Open yonatankarni opened 1 year ago
@yonatankarni could you add a short description of what the contents of this PR are (i.e. an overview of sorts, as there are many changes)?
@SkBlaz Done (not sure why I can't simply reply, had to edit the comment :| )
@yonatankarni the deep branch was already merged to main, so please open a PR that merges straight to main.
@adischw thanks for the heads up, (not sure why I can't simply reply, had to edit the comment :| ) no need to open a new PR - I simply updated this one by changing the base and force-pushing the updated revision
done (replying again, this time hopefully the right way)
@yonatankarni it seems there is an issue with /FW/src/block_relu.rs
(not sure if you meant we have a look after re-opening, if not please ignore this)

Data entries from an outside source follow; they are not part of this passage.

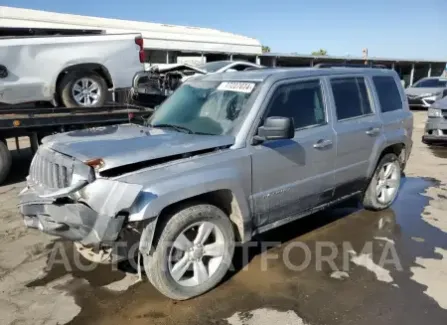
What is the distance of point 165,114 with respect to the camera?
14.1ft

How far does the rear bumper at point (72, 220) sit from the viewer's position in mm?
2883

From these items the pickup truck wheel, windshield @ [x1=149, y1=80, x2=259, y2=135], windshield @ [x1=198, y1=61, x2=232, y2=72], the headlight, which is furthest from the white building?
the pickup truck wheel

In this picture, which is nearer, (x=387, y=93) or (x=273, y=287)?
(x=273, y=287)

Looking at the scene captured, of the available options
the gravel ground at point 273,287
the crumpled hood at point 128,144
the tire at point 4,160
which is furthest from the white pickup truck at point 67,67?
the crumpled hood at point 128,144

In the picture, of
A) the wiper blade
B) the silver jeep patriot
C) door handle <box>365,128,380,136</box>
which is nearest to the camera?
the silver jeep patriot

@yonatankarni it seems there is an issue with
/FW/src/block_relu.rs
(not sure if you meant we have a look after re-opening, if not please ignore this)
@SkBlaz yes, this is due to a merge with new incoming changes from main, I will fix it shortly.
as implemented in "deep" branch, the deep layers can use either RELU activation, or none (no activation function...). conveniently, the activation function type ("relu"/"none") is already governed by a command line argument, for instance for a 3rd layer with width 25 and RELU activation we add the command line args: --nn 2:width:025 --nn 2:activation:relu
in this PR I add additional activation functions for the deep layers, which can be controlled in the same manner: "leaky_relu", "tanh", "sigmoid".
now that we have 4 activation functions, it seems to me we can do better in terms of code re-use / eliminating repetitions between them, but not sure which approach to take so if you have concrete suggestions this is a good time and place to bring them up.